- _Directions_
Up to and including the final line, retype each line of the records below, starting with the one that contains "category: zebraburchells".

- _Records shown_
++++++++++

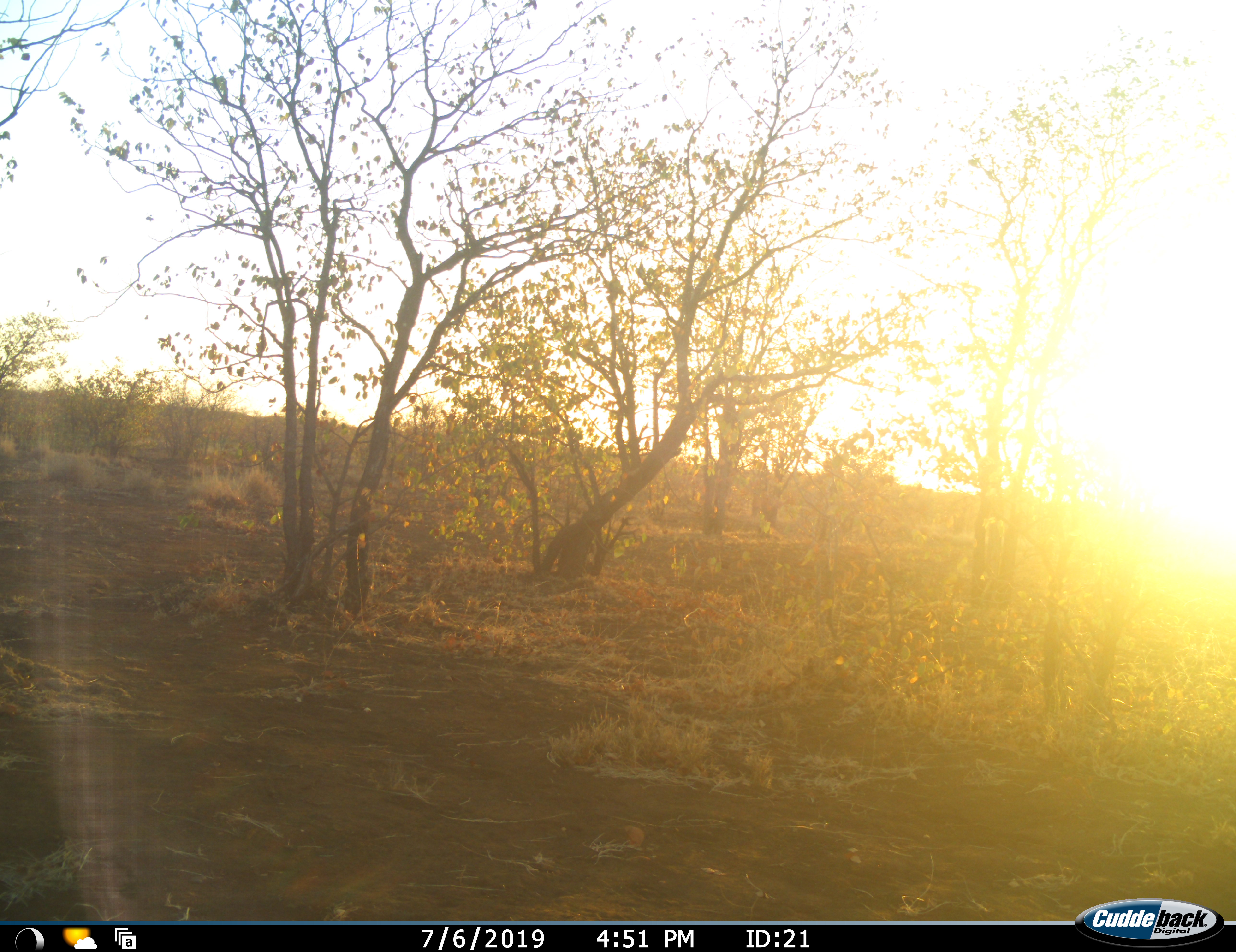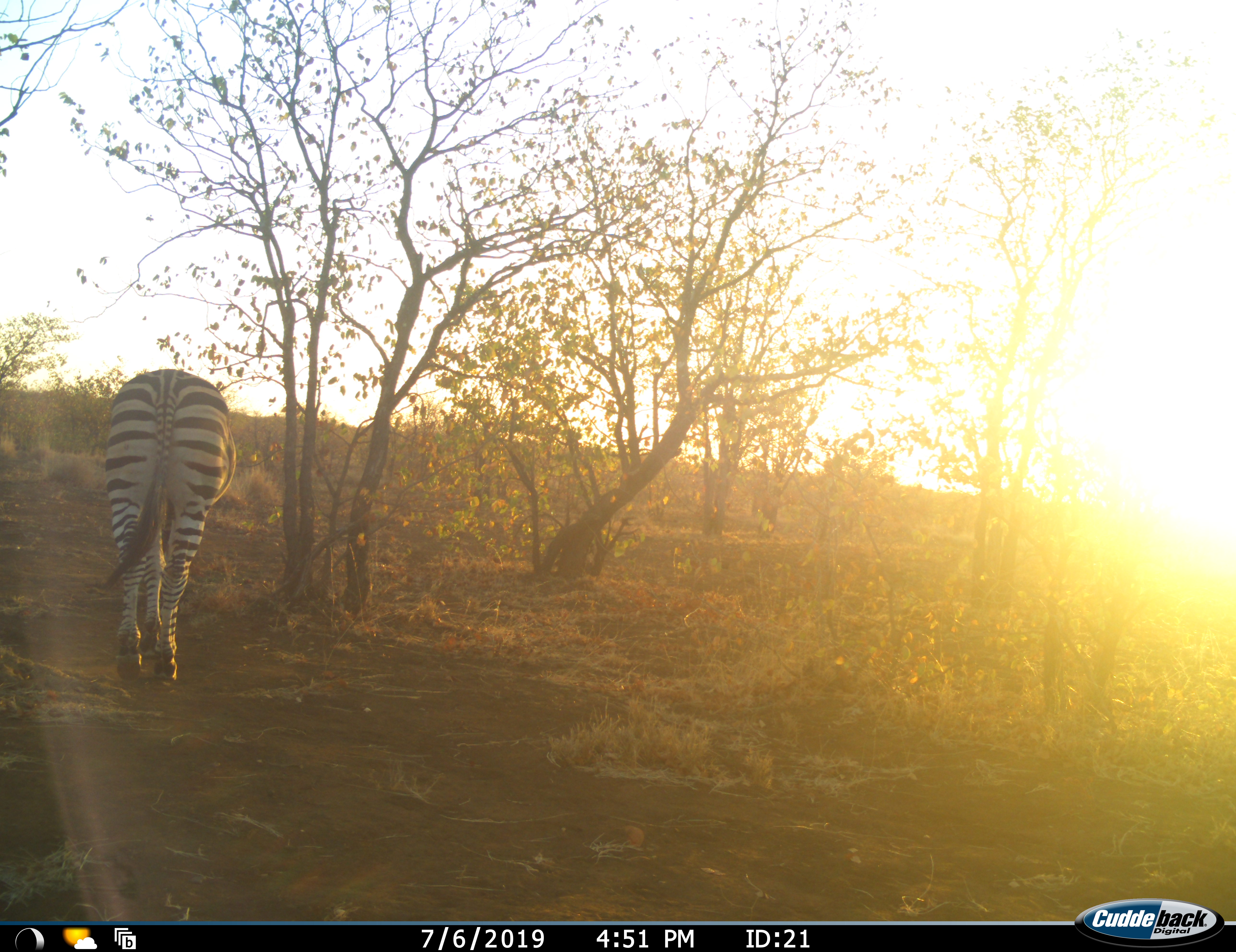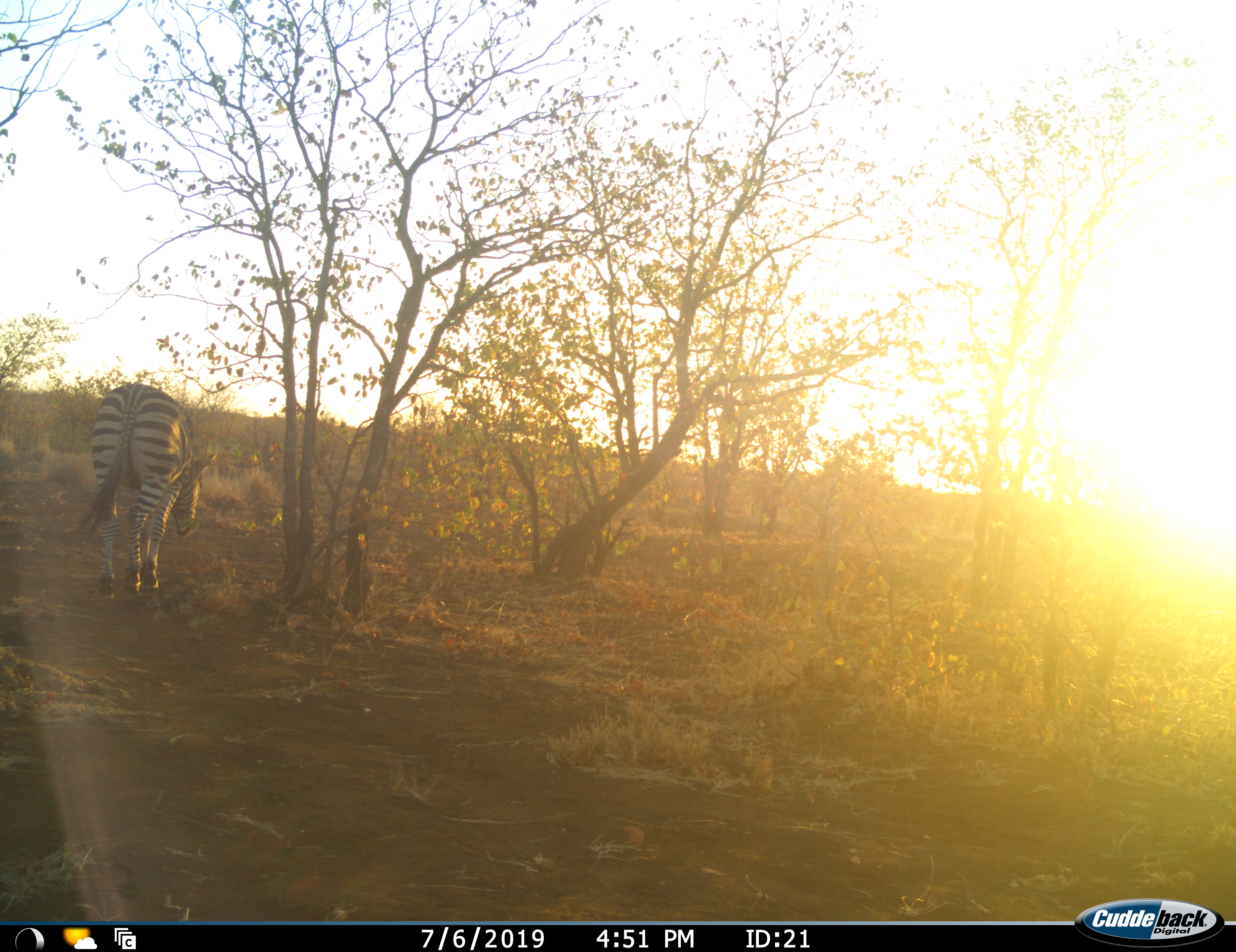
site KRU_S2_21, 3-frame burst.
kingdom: Animalia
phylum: Chordata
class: Mammalia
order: Perissodactyla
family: Equidae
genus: Equus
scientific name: Equus quagga burchellii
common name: burchell's zebra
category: zebraburchells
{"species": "zebraburchells (burchell's zebra) (Equus quagga burchellii)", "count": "1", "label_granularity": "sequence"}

++++++++++

- _Answer for the task_
category: zebraburchells
{"species": "zebraburchells (burchell's zebra) (Equus quagga burchellii)", "count": "1", "label_granularity": "sequence"}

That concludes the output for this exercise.